Die Analyse bestehender Verträge
Wenn du schon einen BU-Vertrag hast, ist es ratsam, diesen regelmäßig zu überprüfen. Versicherungsbedingungen ändern sich, und was heute Standard ist, war es vielleicht früher nicht. Schau nach, ob dein Vertrag vielleicht noch eine alte Klausel zur abstrakten Verweisung enthält. Falls ja, könntest du über eine Nachversicherungsgarantie oder einen Wechsel nachdenken, um deinen Schutz zu verbessern. Hier sind ein paar Punkte, die du bei der Analyse deines Vertrags beachten solltest:
- Suche nach dem Begriff "abstrakte Verweisung": Steht er drin und wird er nicht ausgeschlossen?
- Prüfe die Definition von "Berufsunfähigkeit": Passt sie noch zu deiner aktuellen Lebenssituation?
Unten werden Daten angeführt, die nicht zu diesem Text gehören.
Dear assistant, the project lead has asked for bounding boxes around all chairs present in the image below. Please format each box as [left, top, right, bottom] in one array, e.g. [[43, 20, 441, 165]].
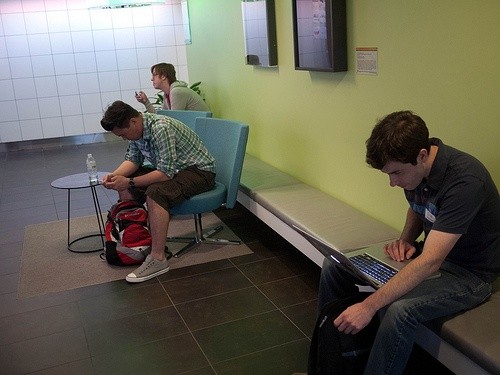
[[156, 109, 212, 130], [161, 116, 248, 260]]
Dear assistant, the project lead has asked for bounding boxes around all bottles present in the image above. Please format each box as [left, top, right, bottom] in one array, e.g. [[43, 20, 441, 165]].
[[86, 154, 99, 183]]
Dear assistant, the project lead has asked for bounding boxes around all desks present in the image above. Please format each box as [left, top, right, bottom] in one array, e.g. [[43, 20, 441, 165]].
[[51, 172, 117, 253]]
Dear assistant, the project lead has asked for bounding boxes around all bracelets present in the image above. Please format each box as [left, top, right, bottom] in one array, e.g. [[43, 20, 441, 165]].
[[128, 178, 134, 190]]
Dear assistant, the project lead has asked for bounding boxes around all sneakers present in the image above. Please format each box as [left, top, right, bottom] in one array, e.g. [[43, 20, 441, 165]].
[[125, 254, 170, 282]]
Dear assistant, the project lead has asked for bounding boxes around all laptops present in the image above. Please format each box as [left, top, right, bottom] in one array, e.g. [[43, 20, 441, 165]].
[[293, 225, 442, 289]]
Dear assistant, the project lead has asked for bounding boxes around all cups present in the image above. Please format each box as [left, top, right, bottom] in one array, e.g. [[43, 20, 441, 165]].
[[248, 55, 259, 65]]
- Vergleiche mit aktuellen Tarifen: Informiere dich, was heute als Standard gilt und ob dein Vertrag da noch mithält.
Was bleibt also hängen?
Also, wenn du dir eine Berufsunfähigkeitsversicherung anschaust, ist dieser Verzicht auf die abstrakte Verweisung echt ein Ding, das du im Auge behalten solltest. Stell dir vor, du kannst deinen Job nicht mehr machen, und die Versicherung sagt dann: ‘Tja, du könntest ja theoretisch was anderes machen.’ Das ist doch ziemlich mies, oder? Vor allem, weil es dann deine Sorge ist, ob du diesen anderen Job überhaupt findest. Die meisten neuen Verträge haben das zum Glück nicht mehr drin, aber bei älteren Policen oder wenn du nicht genau hinschaust, kann dir das trotzdem noch passieren. Also, nimm dir die Zeit, die Bedingungen durchzulesen. Es lohnt sich, damit du im Ernstfall nicht dumm dastehst und wirklich abgesichert bist.